Las autoridades militares confirman que, la noche entre el 15 y el 16, Carlo Trivulzio estaba de guardia. A su vez, las autoridades de la Seguridad Pública confirman la acusación de «homicidio voluntario con premeditación» contra el teniente Trivulzio.

Ante las preguntas de un reportero, el comisario responde que se han encontrado ante un cadáver y que todos los indicios recogidos incriminan al teniente Trivulzio. En aquella ocasión el comisario protesta porque ha recibido presiones por parte de ciertos ámbitos del Ministerio del Interior para la excarcelación del teniente.

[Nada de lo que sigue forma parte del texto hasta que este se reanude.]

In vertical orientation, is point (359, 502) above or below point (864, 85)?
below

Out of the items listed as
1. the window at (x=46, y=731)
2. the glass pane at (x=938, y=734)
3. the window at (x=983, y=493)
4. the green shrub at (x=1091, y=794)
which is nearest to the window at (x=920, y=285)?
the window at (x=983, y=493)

«A las dos de hoy (27 de enero de 1900), el teniente se ha reunido de nuevo con su hermano en la cárcel Gli Scalziy le ha encomendado que cuide de la madre».

El periódico militar La Sentinella publica otra carta de Carlo Trivulzio a su amigo abogado Cantù, de Brescia, que espontáneamente se ha ofrecido para sostener su defensa.

 

Querido Mario:

En los malos momentos afloran los buenos amigos. Durante siete años tu voz ha callado para después resurgir, amiga, en el momento de la desventura. Es inútil que me extienda mucho contigo en vanas reivindicaciones de inocencia. Solo quiero darte las gracias desde lo más profundo del alma. Espero no tener necesidad de aceptar tu amable ofrecimiento, puesto que está ya en marcha una probatoria que podría aclarar muchas cosas; mas en el caso de que hiciera falta cuento con el socorro de tu sabiduría, de tu palabra, de tu fe y de tu amistad.

Adiós de corazón, un beso.

Tuyo, Carlo.

 

Más adelante, sin embargo, el abogado Cantù no defenderá a Trivulzio en los tiempos del proceso Todeschini.

IV

 

 

 

El 6 y el 7 de febrero, los acusados son interrogados de nuevo. «Al no haber surgido pruebas aplastantes en su contra, el juez instructor garantiza que el día 10 se pronunciará para decretar la liberación de ambos».